WHO MURDERED MARY ROGERS?

By

Pub Date: June 15th, 1971
Publisher: Prentice-Hall

Professor Paul (Montclair State College) has exhumed the case of Mary Cecelia Rogers from its knowns in the purple penny press of the mid-19th century through all the horrified speculation it aroused, the uncertainty which has surrounded it comparable to Lizzie Borden, and the proof positive he now asserts. For those who do not remember the slender body of facts surrounding the corpus delicti on the Jersey side (or Poe's famous version of Marie Roget, included in the appendix) Paul provides them from the only sources there were -- namely the newspapers, which had quite a scandal to monger.

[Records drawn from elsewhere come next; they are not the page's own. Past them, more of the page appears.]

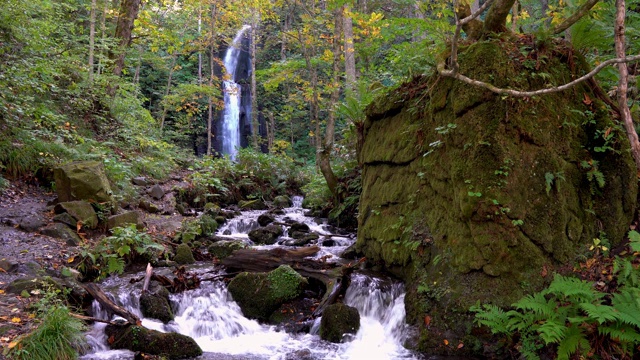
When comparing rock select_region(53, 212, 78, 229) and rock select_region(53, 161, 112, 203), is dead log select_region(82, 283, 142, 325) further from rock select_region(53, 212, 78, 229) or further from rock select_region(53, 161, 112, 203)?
rock select_region(53, 161, 112, 203)

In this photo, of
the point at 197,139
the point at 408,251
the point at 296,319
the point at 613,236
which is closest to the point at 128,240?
the point at 296,319

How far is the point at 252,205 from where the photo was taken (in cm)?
1436

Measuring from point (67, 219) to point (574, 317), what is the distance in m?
8.24

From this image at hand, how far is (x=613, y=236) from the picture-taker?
5.34 m

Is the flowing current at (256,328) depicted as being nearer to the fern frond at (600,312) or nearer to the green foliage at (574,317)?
the green foliage at (574,317)

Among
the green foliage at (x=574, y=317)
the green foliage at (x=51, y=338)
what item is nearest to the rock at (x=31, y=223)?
the green foliage at (x=51, y=338)

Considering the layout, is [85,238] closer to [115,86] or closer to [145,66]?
[115,86]

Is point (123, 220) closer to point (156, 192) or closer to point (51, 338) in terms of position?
point (156, 192)

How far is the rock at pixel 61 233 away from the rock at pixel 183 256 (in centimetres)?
176

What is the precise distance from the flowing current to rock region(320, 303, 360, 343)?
0.10 m

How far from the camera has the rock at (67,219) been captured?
7.71m

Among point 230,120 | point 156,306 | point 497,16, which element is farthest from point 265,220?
point 230,120

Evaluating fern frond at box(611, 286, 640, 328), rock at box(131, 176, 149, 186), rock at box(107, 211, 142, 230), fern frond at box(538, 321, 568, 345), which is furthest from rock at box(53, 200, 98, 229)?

Mary Rogers left her position in a New York ""seegar store"" having solicited fifty dollars from a former suitor anti she was later found in a thicket, raped, contused and showing signs of ""considerable excoriation."" Her fiance, a cork cutter who preferred opening them, finally committed suicide on that spot. A year later Poe wrote his famous ""hoax"" (according to Paul) which helped to keep the case enclosed for a hundred years. The generally accepted theory was that she had had an unsuccessful abortion and been dumped -- Paul accepts the abortion but predates it by Two days, giving leeway for his identification of the murderer. It also provides him with a dual exercise in detection since much of this dovetails with Poe's hard-pressed use of the story and revision thereof. It is a crime which has fascinated many (Edmond Pearson, etc.), and familiar or otherwise it's nice to have these old bones of contention to chew on, even where they might stick in the craw of certain specialists (John Evangelist Walsh, for one). In any case Paul's version is precise, considered and amusing.